> [Provided data]
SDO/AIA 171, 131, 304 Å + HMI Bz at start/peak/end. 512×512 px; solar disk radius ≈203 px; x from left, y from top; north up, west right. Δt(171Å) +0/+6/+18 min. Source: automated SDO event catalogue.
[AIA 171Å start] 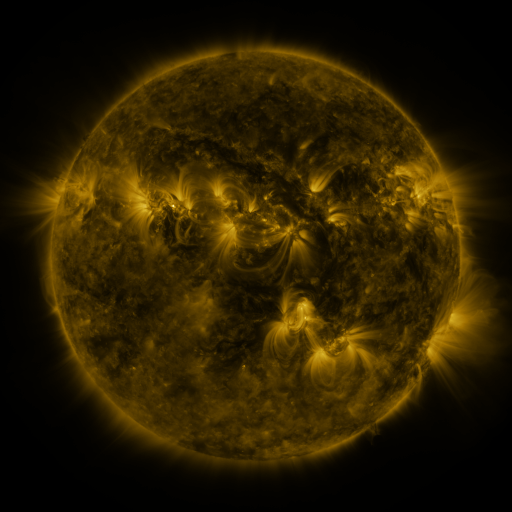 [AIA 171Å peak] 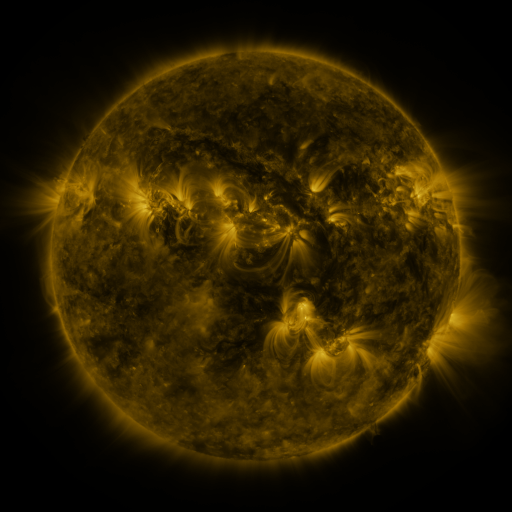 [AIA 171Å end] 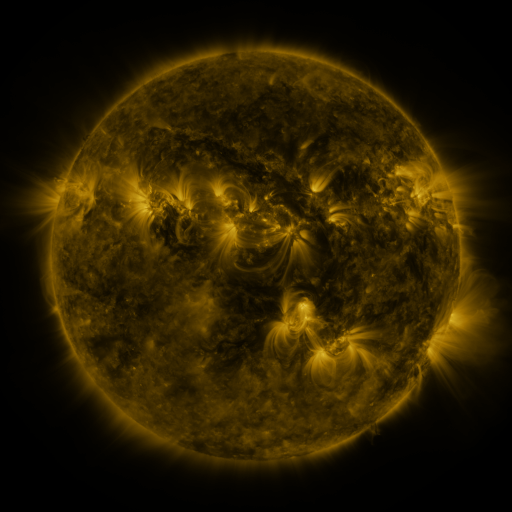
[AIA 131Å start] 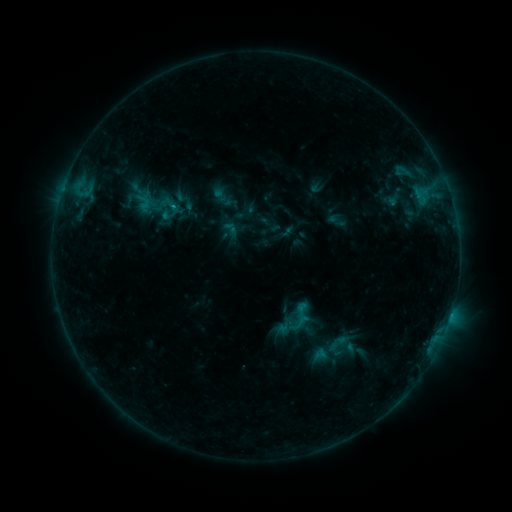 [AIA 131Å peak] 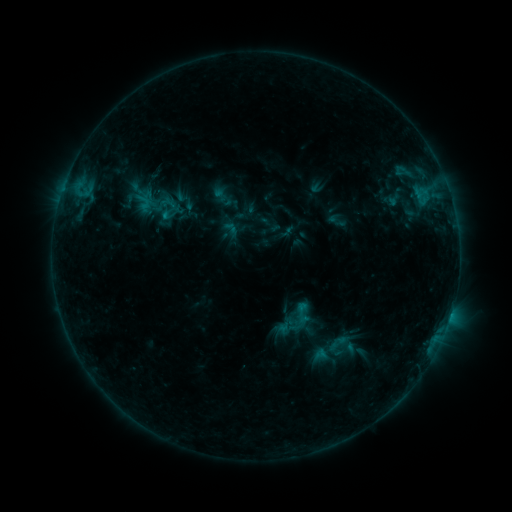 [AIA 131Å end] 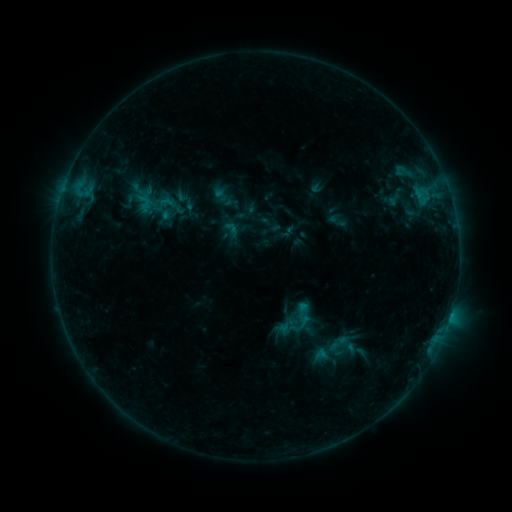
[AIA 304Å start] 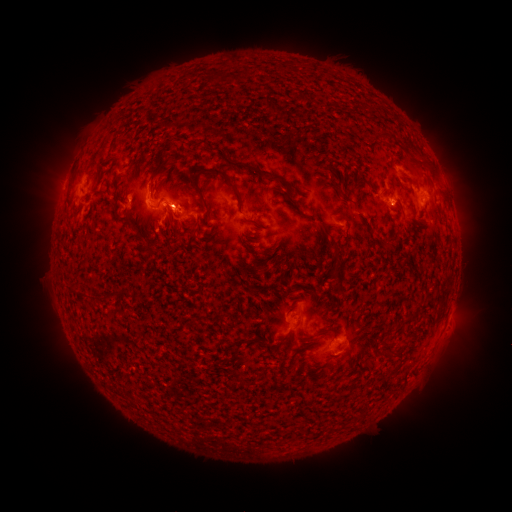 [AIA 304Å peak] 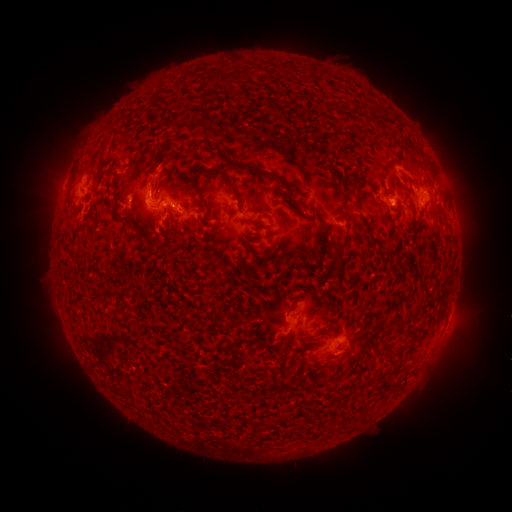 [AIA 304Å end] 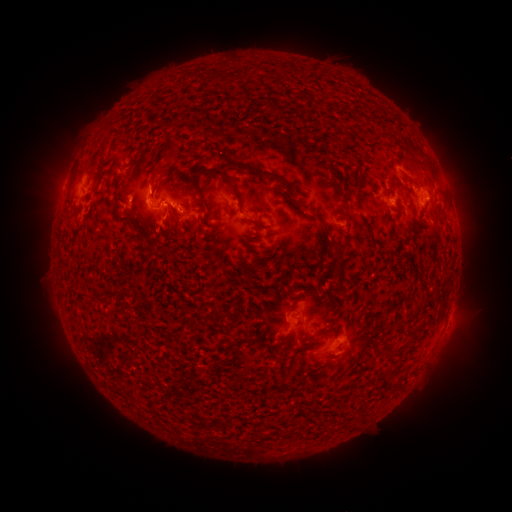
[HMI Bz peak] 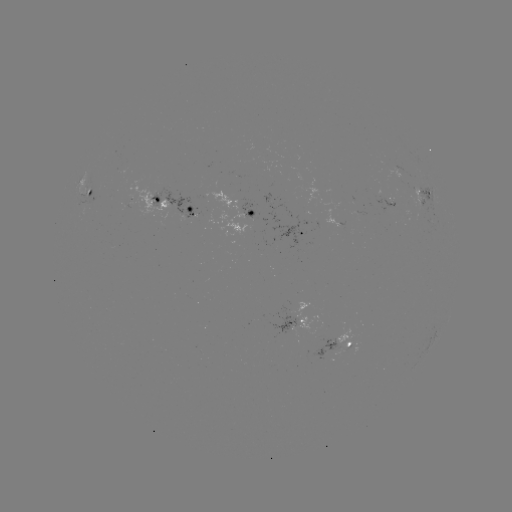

> [Problem] Count the lines above that contain the string "radius", with case counting, and reply with the number alone.

> [Written response] 1